━━ Extrait du texte ━━

Laurent Nuñez envisage des sanctions contre un maire pour propos antisémites

Le ministre de l'Intérieur Laurent Nuñez envisage des sanctions allant de la suspension à la révocation contre Bernard Bazinet, maire d'Augignac en Dordogne, pour des propos antisémites tenus sur Facebook. Ces déclarations, jugées incompatibles avec ses fonctions, ont suscité une vive condamnation du gouvernement et l'exclusion de l'élu du Parti socialiste.

Le 4 décembre, Bernard Bazinet, maire d'Augignac, une commune de 825 habitants dans le nord de la Dordogne, a commenté une publication Facebook de Libération sur la participation d'Israël à l'Eurovision 2026. Il a écrit : « Oui au boycott ! La France est trop youpine pour boycotter ! », utilisant un terme argotique aux relents antisémites.

━━━

Consigne 1
D'après l'article sur le maire d'Augignac, pour quelle raison Laurent Nuñez envisage-t-il de sanctionner Bernard Bazinet ? Répondez en une à trois phrases.
Consigne 2
Reprenez l'article sur le maire d'Augignac à partir de sa dernière phrase.

━━ Données fournies ━━

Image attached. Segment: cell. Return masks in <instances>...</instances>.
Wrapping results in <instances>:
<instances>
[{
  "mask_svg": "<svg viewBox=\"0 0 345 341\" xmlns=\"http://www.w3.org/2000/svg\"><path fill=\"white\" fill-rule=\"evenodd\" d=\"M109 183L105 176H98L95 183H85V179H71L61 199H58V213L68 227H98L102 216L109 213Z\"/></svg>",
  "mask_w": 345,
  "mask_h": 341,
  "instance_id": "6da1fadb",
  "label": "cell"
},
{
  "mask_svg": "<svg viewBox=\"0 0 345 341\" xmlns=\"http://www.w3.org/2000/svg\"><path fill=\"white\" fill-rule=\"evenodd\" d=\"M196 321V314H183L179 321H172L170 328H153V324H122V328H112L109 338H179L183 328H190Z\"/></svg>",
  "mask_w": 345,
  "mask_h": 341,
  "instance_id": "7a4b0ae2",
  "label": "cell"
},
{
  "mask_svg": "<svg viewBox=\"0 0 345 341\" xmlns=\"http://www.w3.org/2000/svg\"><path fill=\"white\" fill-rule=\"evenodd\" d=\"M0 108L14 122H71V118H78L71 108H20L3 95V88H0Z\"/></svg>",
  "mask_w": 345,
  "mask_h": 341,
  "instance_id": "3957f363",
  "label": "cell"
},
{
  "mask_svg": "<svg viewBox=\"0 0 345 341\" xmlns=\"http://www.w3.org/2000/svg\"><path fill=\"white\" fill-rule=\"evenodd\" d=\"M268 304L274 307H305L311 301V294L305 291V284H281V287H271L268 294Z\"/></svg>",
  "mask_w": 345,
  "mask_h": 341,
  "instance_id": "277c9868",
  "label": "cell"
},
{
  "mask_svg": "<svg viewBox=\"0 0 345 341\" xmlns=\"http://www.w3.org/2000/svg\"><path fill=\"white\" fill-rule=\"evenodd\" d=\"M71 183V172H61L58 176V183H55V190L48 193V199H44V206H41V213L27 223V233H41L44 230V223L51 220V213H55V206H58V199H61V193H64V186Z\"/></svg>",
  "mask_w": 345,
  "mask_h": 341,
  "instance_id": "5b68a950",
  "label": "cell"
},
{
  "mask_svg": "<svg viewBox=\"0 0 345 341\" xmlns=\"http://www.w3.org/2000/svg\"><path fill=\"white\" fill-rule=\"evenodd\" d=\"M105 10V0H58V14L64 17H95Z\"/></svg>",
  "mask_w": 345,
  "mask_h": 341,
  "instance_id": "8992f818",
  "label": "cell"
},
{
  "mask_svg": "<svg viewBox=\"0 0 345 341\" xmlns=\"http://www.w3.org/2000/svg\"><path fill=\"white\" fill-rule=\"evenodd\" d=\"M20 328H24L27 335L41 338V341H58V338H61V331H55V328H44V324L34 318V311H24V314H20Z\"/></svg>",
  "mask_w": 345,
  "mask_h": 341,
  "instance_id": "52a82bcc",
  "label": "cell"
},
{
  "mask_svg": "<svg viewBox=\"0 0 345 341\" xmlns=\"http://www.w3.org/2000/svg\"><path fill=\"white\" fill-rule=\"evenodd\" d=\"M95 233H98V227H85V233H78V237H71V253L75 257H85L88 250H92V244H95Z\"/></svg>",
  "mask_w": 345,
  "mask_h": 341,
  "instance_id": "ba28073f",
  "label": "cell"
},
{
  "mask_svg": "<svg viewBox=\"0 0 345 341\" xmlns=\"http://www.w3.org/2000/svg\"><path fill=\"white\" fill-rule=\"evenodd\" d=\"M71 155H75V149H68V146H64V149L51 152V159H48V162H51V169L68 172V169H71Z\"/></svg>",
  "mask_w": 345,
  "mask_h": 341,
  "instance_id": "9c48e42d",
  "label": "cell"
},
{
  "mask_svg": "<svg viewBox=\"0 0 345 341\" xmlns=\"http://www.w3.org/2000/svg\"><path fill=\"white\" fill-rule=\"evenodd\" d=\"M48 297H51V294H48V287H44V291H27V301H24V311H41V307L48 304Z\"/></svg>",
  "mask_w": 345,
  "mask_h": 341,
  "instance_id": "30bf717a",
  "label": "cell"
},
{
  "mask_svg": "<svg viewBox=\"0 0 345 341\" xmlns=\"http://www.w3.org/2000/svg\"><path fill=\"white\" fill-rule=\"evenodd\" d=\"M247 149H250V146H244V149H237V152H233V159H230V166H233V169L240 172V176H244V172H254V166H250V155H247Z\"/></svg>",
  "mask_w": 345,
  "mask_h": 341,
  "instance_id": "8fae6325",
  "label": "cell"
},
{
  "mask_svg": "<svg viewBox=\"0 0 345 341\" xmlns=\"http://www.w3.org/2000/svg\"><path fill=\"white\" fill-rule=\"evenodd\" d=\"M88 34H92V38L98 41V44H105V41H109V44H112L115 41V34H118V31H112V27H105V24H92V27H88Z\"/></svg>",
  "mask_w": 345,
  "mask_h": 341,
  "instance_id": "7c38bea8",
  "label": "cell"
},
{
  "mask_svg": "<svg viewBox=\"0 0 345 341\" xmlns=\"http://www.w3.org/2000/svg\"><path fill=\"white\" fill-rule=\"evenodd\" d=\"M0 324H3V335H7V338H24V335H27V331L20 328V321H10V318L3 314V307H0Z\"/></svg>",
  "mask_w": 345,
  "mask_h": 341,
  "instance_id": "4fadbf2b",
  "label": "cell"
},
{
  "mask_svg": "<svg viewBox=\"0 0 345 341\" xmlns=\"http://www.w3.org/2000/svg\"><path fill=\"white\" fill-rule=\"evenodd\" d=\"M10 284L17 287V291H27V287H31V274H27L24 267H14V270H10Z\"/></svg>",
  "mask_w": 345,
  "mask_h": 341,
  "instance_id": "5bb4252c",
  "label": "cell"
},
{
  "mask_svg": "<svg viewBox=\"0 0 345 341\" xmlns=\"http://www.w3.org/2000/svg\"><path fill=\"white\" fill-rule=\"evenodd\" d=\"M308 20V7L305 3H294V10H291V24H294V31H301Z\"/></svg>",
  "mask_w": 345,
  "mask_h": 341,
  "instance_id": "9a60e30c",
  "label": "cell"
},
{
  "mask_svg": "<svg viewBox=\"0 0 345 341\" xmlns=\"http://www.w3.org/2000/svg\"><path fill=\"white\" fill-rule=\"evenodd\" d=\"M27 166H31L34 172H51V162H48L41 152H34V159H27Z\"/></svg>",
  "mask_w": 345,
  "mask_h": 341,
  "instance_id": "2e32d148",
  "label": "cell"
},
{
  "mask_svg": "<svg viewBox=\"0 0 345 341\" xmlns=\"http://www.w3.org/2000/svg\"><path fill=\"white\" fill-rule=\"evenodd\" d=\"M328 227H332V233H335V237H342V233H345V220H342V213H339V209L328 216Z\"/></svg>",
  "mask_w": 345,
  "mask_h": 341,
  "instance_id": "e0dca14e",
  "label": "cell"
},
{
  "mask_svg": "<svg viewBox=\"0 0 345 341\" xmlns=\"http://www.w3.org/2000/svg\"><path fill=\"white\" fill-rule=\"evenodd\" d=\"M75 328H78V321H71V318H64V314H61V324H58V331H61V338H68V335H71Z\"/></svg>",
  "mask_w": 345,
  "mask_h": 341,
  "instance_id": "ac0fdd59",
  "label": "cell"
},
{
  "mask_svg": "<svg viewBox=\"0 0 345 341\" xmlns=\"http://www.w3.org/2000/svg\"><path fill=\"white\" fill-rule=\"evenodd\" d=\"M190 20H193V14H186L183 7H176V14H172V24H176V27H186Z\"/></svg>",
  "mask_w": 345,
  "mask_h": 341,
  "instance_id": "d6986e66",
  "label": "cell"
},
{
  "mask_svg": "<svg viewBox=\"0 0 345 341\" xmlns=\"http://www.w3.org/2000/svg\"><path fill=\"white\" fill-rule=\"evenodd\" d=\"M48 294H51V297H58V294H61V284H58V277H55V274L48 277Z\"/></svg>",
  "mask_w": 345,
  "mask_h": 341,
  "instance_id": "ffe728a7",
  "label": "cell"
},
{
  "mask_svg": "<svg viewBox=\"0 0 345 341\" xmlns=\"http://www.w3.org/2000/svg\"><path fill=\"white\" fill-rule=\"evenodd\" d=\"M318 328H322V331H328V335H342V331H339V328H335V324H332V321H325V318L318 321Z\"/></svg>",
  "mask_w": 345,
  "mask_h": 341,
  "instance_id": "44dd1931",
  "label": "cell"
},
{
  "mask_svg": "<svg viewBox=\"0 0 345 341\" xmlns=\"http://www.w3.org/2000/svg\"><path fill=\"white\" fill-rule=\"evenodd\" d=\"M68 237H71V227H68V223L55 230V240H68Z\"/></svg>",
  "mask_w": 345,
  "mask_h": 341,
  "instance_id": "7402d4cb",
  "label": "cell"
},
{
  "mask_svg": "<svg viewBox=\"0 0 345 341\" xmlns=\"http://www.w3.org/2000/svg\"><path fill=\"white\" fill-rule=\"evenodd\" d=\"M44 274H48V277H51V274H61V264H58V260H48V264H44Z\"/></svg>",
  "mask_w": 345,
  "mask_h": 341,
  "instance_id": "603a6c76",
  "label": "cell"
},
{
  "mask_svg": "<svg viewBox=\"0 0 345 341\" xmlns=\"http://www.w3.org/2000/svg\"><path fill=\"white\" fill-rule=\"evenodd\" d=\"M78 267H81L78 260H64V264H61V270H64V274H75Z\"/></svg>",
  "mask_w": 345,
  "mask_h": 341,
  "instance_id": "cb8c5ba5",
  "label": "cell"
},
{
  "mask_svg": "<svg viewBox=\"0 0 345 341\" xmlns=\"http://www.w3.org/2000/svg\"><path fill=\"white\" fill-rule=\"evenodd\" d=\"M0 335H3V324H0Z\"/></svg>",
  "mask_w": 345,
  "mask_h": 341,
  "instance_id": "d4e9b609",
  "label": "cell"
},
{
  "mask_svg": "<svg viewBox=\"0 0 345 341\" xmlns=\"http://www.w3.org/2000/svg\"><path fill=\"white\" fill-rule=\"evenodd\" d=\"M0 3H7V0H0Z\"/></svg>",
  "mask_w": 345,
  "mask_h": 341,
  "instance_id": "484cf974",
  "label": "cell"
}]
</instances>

━━━

Réponse attendue 1
Laurent Nuñez envisage de sanctionner Bernard Bazinet pour des propos antisémites publiés sur Facebook. Le 4 décembre, sous une publication de Libération sur la participation d'Israël à l'Eurovision 2026, il a employé un terme argotique aux relents antisémites. Ces déclarations sont jugées incompatibles avec ses fonctions de maire.

Réponse attendue 2
Interrogé par l'AFP, M. Bazinet, ancien membre du Parti socialiste (PS), a expliqué : « C'est un commentaire qui a dépassé complètement ma pensée. J’étais hors de moi par rapport à ce que je pouvais lire dans des reportages sur la Palestine. [...] Je n’avais pas forcément conscience que le terme [...] avait des relents antisémites. » Il a tenté de supprimer le message, mais celui-ci s'est rapidement diffusé, notamment sur CNews.

Le ministère de l'Intérieur a réagi fermement. Laurent Nuñez « condamne fermement » ces propos et estime que le maire « ne possède plus l’autorité morale nécessaire à l’exercice de ses fonctions ». Il a demandé à la préfète de la Dordogne d'auditionner M. Bazinet pour lui rappeler la gravité de ses déclarations. Le maire est convoqué ce mardi 23 décembre à la sous-préfecture de Nontron.

Par ailleurs, le PS a exclu l'élu le 9 décembre, déclarant que « l’antisémitisme est un mal odieux. Aucune tolérance, aucune explication n’est entendable ». En janvier, M. Bazinet comparaîtra pour injure publique à caractère raciste devant le délégué du procureur de Périgueux et devra payer une amende de 500 euros.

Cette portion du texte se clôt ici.